Start small but scale big.
When you start your business, everyone will tell you to find a small group of people to sell to. In other words, find a niche of specific buyers that you can serve well.
The accepted wisdom is that it makes sense to start small, build a loyal customer base, and then naturally outgrow that small market and go after a bigger one. For me, this advice causes more problems than it helps. I see a lot of entrepreneurs with successful niche businesses, but they’ve hit a ceiling and lost momentum. It impacts your productivity, your growth, and your motivation, and you start second-guessing your strategy. Most of these businesses stagnate at best, but more often than not fail because the founder gets bored and unhappy and moves on.
Momentum is the most powerful force in business, and when you choose to start serving a small niche and hope to outgrow it later, you plan on compromising your momentum at some stage. Don’t be afraid to enter into a large market. Be careful making rules for your business that will get in the way of momentum.
Don’t aim too high.
The sporting culture that’s led to the fascination of being number 1 does not apply to entrepreneurship. Numbers 2 and 3, in most decent-sized industries, represents an extreme level of success that any entrepreneur should be ecstatic about. Don’t aim too high. Aim to improve your current position, but set goals that will motivate yourself, your co-founders, and your staff, and enjoy every step of the journey. You might find that going from #113 to #20 is far more satisfying than going from #3 to #2.
You can’t make luck.
If you made it, it would be execution, not luck. And besides, just like “work hard,” it doesn’t explain why so many people are working on their businesses for so many years and not achieving success. There are shitloads of people working hard or working on making their own luck, but for whatever reason, they don’t get lucky. Perhaps it’s because luck tends to be a bit random. That’s the whole point of luck. To me, it’s okay to admit the truth that luck has a big role to play in success in business. It keeps you humble. As soon as you think you are entirely responsible for your success, you become arrogant.

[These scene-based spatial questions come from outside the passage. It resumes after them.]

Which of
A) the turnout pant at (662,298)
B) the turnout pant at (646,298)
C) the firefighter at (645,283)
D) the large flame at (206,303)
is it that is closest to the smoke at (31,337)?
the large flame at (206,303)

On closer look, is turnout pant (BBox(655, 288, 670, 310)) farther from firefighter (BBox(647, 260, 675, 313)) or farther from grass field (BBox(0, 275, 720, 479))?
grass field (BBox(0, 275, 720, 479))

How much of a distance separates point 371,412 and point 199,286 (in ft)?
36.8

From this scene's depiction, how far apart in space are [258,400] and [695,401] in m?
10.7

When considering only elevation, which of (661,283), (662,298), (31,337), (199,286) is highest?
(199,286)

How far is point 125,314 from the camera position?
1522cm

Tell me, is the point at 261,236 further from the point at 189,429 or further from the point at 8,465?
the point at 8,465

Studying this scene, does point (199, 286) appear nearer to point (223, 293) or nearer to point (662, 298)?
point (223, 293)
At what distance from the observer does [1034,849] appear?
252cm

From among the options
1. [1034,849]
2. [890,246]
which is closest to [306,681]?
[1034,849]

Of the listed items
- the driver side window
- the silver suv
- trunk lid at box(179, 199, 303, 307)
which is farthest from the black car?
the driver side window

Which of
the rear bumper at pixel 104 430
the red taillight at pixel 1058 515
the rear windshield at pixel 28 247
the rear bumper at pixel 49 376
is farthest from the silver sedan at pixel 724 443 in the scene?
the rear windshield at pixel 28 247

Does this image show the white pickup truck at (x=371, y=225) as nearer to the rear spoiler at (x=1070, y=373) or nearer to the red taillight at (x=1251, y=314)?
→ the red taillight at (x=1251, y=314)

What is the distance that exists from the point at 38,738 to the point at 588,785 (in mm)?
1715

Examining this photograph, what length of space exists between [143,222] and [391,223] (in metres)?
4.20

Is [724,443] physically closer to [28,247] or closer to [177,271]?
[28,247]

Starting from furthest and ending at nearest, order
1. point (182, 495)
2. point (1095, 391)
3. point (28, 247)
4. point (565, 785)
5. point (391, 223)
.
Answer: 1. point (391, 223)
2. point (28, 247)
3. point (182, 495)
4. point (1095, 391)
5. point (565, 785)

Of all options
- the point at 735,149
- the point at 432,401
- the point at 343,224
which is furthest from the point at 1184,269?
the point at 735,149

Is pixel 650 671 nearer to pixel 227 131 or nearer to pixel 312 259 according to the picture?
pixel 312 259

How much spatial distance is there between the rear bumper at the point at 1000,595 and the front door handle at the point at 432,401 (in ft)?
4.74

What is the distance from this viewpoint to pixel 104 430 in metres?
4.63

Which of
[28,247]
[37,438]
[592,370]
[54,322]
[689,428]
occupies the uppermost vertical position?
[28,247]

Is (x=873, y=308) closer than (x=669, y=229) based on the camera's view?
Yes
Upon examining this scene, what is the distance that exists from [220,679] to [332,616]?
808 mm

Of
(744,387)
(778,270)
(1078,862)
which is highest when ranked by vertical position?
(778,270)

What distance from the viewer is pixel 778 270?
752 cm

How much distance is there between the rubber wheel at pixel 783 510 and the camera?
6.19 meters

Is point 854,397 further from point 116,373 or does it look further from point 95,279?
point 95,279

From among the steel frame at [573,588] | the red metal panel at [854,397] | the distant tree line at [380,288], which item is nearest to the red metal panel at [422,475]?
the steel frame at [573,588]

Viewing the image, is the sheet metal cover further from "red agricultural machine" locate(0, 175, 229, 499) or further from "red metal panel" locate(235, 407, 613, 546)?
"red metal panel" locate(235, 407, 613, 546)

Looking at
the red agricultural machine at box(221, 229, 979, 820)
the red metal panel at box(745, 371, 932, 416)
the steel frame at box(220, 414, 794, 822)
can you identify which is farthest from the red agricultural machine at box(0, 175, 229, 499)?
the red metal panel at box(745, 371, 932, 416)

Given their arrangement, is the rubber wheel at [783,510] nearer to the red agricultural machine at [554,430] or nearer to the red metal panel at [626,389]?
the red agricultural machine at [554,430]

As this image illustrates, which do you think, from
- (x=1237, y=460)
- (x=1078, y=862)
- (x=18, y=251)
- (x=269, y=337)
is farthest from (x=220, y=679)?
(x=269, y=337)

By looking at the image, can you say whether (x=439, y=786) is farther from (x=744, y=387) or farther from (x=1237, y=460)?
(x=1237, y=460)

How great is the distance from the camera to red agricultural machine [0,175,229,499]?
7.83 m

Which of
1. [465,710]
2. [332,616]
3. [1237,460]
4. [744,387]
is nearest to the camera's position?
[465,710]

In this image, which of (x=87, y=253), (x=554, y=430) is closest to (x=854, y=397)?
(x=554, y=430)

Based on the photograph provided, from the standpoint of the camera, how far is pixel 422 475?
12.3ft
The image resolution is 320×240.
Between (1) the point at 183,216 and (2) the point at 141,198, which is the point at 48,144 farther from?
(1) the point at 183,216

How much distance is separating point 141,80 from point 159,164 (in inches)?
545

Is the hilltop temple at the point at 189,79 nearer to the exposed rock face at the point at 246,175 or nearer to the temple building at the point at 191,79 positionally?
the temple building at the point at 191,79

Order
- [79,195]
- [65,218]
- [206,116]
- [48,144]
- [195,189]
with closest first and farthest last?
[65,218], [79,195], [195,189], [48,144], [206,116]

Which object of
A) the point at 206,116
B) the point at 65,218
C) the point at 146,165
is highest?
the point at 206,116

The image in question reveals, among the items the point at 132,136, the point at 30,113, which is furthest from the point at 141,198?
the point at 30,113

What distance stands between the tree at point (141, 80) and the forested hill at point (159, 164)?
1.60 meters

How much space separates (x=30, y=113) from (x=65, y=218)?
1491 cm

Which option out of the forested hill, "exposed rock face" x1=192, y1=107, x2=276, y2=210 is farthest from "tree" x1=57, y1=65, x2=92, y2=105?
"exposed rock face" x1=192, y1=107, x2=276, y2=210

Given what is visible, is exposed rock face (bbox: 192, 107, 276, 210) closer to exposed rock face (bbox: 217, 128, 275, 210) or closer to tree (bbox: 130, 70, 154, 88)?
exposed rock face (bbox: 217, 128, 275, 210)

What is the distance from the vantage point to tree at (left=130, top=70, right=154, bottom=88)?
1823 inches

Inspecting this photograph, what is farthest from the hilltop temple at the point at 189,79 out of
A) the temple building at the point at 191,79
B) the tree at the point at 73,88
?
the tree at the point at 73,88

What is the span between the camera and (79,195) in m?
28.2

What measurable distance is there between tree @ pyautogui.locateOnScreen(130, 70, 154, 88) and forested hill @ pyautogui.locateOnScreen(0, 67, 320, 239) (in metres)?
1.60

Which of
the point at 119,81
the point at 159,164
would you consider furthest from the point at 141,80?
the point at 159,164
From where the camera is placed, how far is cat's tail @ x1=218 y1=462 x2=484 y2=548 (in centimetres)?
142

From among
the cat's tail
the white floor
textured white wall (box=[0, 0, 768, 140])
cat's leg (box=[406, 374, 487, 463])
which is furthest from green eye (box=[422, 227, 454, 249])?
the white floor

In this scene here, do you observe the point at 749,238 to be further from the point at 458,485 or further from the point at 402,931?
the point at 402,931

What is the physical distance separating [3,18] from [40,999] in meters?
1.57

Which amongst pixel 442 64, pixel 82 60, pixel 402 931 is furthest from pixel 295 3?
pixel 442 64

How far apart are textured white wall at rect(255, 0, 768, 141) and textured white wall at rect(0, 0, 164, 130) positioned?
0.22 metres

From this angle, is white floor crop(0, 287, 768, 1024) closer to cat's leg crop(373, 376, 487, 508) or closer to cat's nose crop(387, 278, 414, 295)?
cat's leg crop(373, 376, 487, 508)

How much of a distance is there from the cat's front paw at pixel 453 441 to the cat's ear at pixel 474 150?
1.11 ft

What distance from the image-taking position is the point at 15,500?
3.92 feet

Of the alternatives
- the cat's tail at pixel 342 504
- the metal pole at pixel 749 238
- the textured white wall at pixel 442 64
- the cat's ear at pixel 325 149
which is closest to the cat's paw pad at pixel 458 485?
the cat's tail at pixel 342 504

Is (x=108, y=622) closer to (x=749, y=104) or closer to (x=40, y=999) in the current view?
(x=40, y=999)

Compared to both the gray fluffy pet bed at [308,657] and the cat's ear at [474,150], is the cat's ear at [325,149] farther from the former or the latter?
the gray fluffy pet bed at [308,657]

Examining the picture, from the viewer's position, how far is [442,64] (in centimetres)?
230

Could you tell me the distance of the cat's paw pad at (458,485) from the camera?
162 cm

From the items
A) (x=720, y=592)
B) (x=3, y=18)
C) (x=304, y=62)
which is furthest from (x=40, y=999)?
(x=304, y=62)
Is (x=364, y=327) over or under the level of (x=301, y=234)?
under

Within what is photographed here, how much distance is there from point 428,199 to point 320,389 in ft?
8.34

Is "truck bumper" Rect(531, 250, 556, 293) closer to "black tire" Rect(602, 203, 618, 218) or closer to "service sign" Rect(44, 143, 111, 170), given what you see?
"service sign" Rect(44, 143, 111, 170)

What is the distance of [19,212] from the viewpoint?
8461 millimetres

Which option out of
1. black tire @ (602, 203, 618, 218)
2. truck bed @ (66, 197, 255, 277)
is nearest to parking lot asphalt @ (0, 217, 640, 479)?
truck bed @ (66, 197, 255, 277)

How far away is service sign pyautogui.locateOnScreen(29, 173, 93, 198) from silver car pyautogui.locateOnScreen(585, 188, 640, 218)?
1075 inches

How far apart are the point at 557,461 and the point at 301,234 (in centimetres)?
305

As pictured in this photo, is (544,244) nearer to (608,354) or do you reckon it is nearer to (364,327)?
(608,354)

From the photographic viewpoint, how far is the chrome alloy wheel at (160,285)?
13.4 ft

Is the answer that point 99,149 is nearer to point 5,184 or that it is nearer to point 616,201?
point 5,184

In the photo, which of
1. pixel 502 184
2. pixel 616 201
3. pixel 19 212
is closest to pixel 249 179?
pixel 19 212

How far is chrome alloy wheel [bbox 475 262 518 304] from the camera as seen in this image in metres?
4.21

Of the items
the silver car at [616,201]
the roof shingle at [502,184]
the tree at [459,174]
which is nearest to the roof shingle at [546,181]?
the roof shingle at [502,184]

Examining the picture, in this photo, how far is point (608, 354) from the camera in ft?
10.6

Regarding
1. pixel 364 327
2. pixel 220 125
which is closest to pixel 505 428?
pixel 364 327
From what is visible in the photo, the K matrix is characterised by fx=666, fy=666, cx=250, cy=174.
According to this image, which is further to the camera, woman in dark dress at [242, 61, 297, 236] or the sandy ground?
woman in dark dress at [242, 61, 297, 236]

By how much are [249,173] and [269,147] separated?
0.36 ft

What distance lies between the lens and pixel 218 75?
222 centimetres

How did Elon Musk become the god-like figure of entrepreneurs? Sure, he worked hard and took obscene risks, and he’s stupidly smart and creative. Yet he was within inches of it all being one big devastating failure. In 2008, he was within days of bankruptcy, and he landed a huge contract with NASA that saved his space exploration company, SpaceX, and was granted hundreds of millions of dollars from the government to keep his fledgling electric vehicle startup, Tesla, afloat. He’s had his fair share of bad luck. But let’s be honest, that series of events is nothing but good luck!
Ideas matter.
I’m sick of hearing business experts claim that ideas don’t matter, only execution matters. This is some of the most damaging advice an entrepreneur can take on. It’s basically saying, “Don’t worry too much about what you are working on; just keep working.” The problem is, this is the biggest problem we have: working too hard on the wrong things.
Working hard is a prerequisite, but work hard on a good idea.
Stress isn’t your friend.
Most of the time your best work is done when you aren’t stressed and fearful. A relaxed state with plenty of sleep and working deep in your zone is often where the best work happens. There are certainly times when overcoming fear is the right step. If the outcome puts you in the position you want to be in, great! Go to for it; take the leap. But don’t invite stress and anxiety into your life for the sole reason that you think you have to overcome a certain fear. Sometimes it makes more sense to stay in your zone.
Just build a great product.
What gets more reach on Facebook, pages or groups? What accounting software should I use? What’s a free/cheap way to manage leads in your business? What software should I use for invoicing? Does anyone know how I can find some more information on financial planning?
It doesn’t matter! None of these questions relate to the one problem that I would guess every single one of these entrepreneurs has and the only thing that is going to make a significant dent in the trajectory of their business—a great product. Uber did not take off because they chose the right invoicing software. It took off because there were millions of people frustrated with shitty taxi service, and Uber did it cheaper, more reliably, more efficiently, and more elegantly. Netflix didn’t replace Blockbuster because they had a better logo. The Netflix logo is shit; it’s red letters. It took off because it provided a much better product: more convenient, more engaging, cheaper, higher-quality, the list goes on.
Focus on making a better product for your customers. All the other problems you’ve distracted yourself with DO NOT MATTER.
You’re both successful and struggling. So be happy.
Being a “successful” entrepreneur isn’t all that different from being a struggling one. The struggle is constant, so don’t put all of your eggs in the future basket. If you are pining for a time in the future where you are all of a sudden happy, you probably won’t be. In the best-case scenario, you will get some success, and as a result, you’ll have more options. More places to invest your money. More properties that become attainable. More businesses that need investing. More friends that enjoy your support. The list goes on, and fundamentally, the biggest surprise is you still just feel like you. And if you expect to give your life to entrepreneurship and in the end become someone else, you’re sorely mistaken. No matter how successful, how rich, or how many hair transplants, you will still feel like you.
This doesn’t have to be a bad thing. You have every reason to be happy, grateful, and accomplished right now. You don’t need some external metric to supply that for you. Be happy now. Be grateful now. Regardless of your success, you will always be you.